** TESTO DI LETTURA **
================

Ad oggi, tuttavia, il mercato dei crediti deteriorati attraverso i fondi di investimento ha determinato una svalutazione netta dei medesimi.
In una recente ricerca, pubblicata su www.ildirittobancario.it, a cura di Dino Crivellari, è stato dimostrato che il numero delle operazioni portate a termine vendendo sofferenze ai fondi non è stato risolutivo per la ormai annosa questione del “gap pricing” (prezzo di gap). I prezzi, cui i fondi sono disponibili a comperare, variano tra il 10 ed il 20% del valore lordo delle sofferenze, molto lontano dal valore netto registrato nei bilanci delle banche, che varia tra il 40 e il 50% del lordo.
Vendere ai fondi significa, per le banche, registrare perdite economiche molto significative, che spesso rendono necessarie ricapitalizzazioni non agevoli anche per la bassa redditività in questo momento delle aziende bancarie.
Atlante, nata per contrastare l’oligopolio dei fondi con logiche da investitore “paziente”, che si accontenta di tassi di rendimento intorno al 6%, contro quelli speculativi del 15 – 20% pretesi dai fondi, ha già esaurito le sue munizioni, anche perché coinvolta nel tentativo encomiabile, ma non risolutivo, di salvare le banche venete.

================

** DATI REGISTRATI **
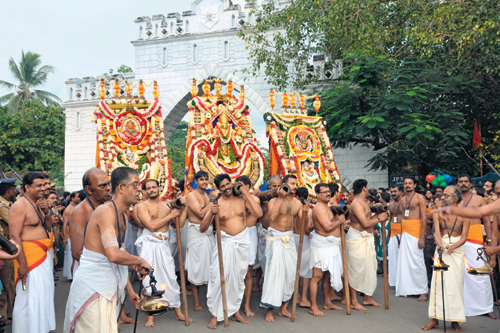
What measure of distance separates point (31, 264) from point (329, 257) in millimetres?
3644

================

** CONSEGNA **
Aggiorna il passo del testo sui crediti deteriorati compreso tra "Ad oggi, tuttavia, il" e "50% del lordo.", estremi inclusi, sostituendo "sofferenze" con "posizioni in sofferenza". Le righe non hanno alcun legame con il testo.

** RISPOSTA **
Ad oggi, tuttavia, il mercato dei crediti deteriorati attraverso i fondi di investimento ha determinato una svalutazione netta dei medesimi.
In una recente ricerca, pubblicata su www.ildirittobancario.it, a cura di Dino Crivellari, è stato dimostrato che il numero delle operazioni portate a termine vendendo posizioni in sofferenza ai fondi non è stato risolutivo per la ormai annosa questione del “gap pricing” (prezzo di gap). I prezzi, cui i fondi sono disponibili a comperare, variano tra il 10 ed il 20% del valore lordo delle posizioni in sofferenza, molto lontano dal valore netto registrato nei bilanci delle banche, che varia tra il 40 e il 50% del lordo.